Detalhes problemáticos das remoções atuais

As remoções coletivas forçadas no Distrito Federal têm sido marcadas por abusos e desrespeito aos direitos básicos, deixando famílias sem moradia adequada e expostas a condições precárias. O Projeto de Lei nº 1.234/2023 tenta mitigar esses problemas ao prever um plano de remoção com notificação prévia, alternativas de realocação e assistência social. No entanto, a aprovação na reunião da comissão revela uma resposta tardia a um cenário de violações persistentes, onde ações governamentais priorizam a desocupação de áreas públicas ou privadas sem considerar o impacto humano.

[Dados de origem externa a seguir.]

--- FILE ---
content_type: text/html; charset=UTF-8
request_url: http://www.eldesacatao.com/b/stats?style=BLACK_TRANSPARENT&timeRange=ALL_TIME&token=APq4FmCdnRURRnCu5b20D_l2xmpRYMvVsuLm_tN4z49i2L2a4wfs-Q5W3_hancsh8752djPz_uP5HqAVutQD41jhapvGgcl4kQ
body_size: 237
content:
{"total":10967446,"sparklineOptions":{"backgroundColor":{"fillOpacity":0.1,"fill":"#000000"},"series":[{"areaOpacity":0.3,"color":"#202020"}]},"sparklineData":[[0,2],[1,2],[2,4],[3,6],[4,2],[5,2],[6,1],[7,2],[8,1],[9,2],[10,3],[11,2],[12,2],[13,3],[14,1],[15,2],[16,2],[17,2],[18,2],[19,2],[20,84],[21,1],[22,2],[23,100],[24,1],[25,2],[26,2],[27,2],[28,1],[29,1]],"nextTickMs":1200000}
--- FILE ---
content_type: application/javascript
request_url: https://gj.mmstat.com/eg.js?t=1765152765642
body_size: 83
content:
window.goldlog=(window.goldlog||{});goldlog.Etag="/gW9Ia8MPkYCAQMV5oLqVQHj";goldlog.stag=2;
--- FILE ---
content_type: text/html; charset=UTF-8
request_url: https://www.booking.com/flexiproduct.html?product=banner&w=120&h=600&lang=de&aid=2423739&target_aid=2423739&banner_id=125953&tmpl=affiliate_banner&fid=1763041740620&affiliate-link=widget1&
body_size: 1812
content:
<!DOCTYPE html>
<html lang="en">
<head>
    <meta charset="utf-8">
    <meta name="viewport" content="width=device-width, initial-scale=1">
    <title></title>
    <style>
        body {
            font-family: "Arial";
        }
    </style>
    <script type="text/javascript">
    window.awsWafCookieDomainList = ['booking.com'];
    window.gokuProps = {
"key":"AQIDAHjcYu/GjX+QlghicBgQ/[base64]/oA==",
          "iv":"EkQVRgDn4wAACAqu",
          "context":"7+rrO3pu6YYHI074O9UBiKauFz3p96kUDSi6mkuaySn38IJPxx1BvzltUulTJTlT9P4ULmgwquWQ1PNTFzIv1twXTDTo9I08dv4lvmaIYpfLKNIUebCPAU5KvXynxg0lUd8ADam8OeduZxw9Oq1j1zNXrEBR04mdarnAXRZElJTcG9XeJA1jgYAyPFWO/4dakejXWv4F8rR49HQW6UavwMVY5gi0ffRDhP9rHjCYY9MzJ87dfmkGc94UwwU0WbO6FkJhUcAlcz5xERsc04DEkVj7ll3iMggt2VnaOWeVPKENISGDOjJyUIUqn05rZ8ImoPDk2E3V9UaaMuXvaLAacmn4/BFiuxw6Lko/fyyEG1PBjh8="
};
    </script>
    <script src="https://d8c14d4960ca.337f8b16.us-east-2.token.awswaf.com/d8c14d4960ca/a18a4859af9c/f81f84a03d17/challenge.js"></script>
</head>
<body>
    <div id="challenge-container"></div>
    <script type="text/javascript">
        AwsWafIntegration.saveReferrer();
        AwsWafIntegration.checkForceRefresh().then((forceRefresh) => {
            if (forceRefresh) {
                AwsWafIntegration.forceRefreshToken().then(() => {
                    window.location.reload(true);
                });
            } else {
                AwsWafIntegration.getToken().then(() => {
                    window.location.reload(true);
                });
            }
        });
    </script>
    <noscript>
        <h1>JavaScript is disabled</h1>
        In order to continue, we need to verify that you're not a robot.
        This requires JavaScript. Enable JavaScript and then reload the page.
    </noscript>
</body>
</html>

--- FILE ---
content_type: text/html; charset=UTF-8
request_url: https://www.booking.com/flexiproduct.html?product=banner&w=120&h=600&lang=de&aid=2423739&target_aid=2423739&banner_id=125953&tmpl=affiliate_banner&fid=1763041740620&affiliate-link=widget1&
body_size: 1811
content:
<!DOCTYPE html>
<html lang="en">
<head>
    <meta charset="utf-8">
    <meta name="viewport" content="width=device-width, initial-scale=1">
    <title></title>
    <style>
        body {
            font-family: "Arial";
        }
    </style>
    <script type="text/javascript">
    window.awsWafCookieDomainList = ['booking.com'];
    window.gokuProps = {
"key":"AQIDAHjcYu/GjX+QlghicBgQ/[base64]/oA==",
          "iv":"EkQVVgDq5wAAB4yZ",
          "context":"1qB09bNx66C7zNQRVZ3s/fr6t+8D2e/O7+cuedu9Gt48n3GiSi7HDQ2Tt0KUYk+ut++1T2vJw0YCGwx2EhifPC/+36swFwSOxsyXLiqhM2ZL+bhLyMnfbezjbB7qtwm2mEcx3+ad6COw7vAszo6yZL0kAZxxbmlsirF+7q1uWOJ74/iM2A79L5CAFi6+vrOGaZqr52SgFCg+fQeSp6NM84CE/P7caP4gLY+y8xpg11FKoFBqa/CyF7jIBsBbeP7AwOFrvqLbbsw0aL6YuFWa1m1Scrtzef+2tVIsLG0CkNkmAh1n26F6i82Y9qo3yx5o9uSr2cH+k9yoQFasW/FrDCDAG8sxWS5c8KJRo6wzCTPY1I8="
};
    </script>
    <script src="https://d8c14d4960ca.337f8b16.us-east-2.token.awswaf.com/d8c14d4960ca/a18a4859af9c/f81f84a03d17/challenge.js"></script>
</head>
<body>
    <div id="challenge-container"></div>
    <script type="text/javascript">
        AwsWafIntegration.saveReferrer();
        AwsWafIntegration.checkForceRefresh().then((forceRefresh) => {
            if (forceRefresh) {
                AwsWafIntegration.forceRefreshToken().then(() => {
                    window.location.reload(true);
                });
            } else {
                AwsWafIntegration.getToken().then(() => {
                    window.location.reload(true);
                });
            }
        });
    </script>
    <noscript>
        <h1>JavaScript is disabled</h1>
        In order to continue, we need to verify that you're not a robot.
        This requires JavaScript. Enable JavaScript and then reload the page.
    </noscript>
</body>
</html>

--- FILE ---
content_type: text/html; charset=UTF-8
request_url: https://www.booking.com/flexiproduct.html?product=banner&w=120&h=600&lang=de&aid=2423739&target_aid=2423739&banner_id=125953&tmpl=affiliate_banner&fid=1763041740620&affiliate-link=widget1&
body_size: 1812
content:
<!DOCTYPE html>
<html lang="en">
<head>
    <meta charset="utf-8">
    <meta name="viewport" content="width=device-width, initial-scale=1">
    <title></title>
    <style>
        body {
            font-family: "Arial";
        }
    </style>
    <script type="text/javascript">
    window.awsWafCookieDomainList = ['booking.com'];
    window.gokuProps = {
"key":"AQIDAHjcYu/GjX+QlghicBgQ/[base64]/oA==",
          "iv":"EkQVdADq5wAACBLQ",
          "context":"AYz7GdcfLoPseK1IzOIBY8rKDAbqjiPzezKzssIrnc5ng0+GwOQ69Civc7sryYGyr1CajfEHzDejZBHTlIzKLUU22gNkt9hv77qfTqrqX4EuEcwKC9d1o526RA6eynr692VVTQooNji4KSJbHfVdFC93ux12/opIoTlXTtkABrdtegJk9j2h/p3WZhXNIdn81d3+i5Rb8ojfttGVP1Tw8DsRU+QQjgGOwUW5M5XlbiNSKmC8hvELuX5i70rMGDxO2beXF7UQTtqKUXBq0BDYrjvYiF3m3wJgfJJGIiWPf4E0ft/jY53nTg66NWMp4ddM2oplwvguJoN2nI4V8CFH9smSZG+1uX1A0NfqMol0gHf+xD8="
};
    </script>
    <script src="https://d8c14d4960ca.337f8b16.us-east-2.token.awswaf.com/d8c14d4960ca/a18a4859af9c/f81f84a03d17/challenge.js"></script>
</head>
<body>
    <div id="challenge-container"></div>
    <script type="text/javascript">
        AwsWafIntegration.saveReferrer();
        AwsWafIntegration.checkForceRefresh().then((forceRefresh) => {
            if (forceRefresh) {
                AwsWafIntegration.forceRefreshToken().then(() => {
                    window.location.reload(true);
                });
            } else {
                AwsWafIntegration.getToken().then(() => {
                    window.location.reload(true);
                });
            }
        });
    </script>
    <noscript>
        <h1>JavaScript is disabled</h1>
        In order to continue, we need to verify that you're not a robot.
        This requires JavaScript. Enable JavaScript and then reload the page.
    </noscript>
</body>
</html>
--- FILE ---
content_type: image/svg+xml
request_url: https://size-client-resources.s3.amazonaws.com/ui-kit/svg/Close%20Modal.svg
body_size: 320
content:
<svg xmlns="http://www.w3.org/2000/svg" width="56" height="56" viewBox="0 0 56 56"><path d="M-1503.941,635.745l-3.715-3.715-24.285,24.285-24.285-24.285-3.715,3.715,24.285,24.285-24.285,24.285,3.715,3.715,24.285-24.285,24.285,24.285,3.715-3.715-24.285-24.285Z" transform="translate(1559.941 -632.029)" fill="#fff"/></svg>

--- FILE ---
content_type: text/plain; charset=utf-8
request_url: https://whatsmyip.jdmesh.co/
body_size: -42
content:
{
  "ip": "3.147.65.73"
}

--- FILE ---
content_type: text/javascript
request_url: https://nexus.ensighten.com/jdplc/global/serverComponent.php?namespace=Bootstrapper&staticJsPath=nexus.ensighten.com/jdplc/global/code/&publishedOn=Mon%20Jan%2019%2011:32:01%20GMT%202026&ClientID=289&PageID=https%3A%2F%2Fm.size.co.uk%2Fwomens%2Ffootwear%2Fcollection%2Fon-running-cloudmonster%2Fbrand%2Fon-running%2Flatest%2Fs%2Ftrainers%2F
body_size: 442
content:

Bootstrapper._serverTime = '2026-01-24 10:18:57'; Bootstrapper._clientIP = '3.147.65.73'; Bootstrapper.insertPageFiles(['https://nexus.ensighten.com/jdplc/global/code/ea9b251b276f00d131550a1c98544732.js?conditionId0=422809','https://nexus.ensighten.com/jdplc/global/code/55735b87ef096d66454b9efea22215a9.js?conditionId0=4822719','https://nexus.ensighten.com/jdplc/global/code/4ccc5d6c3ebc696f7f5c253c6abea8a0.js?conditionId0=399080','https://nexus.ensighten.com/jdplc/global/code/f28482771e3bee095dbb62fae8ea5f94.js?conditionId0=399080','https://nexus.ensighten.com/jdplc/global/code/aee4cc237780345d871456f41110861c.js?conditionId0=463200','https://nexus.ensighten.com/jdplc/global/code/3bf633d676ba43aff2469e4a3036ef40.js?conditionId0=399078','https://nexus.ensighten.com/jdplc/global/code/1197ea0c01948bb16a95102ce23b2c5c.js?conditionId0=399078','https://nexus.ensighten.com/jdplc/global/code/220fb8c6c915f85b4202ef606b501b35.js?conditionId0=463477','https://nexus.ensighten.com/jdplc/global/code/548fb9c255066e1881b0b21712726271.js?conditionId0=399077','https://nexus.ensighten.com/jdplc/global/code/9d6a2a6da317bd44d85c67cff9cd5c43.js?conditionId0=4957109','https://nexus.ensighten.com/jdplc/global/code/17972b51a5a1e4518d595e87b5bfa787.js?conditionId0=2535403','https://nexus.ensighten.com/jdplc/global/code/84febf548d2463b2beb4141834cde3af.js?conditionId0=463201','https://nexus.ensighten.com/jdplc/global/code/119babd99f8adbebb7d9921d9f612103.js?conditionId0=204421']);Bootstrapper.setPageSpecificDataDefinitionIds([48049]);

Autores e motivações por trás do projeto

O deputado Fábio Felix (Psol), autor do projeto, enfatiza a necessidade de garantir o respeito aos direitos humanos durante desocupações, mas críticos apontam que tais medidas deveriam ter sido implementadas há anos para evitar sofrimentos desnecessários. A participação do deputado Rogério Morro da Cruz (PV) na comissão reforça o tom de urgência, embora o foco negativo recaia sobre as falhas sistêmicas que permitem violações contínuas. Essa iniciativa surge como uma tentativa de correção, mas expõe a ineficácia de políticas anteriores no Distrito Federal.

Impactos nas famílias afetadas

Famílias afetadas por remoções coletivas forçadas enfrentam deslocamentos abruptos, perda de bens e instabilidade social, agravando desigualdades no Distrito Federal. O projeto propõe assistência social e realocação, mas a realidade mostra que muitas dessas ações resultam em marginalização e pobreza extrema. Essa aprovação destaca a gravidade do problema, servindo como alerta para as consequências negativas de remoções sem planejamento humanizado.

Próximos passos e desafios

A matéria segue para análise em outras comissões antes de chegar ao plenário da Câmara Legislativa, um processo que pode prolongar ainda mais as incertezas para as famílias vulneráveis. Enquanto o Distrito Federal lida com crescentes demandas por moradia digna, o tom negativo persiste devido à possibilidade de obstruções políticas que atrasem a implementação efetiva. Essa etapa reflete os obstáculos em transformar diretrizes em ações concretas, deixando em evidência as deficiências no sistema de proteção aos direitos humanos.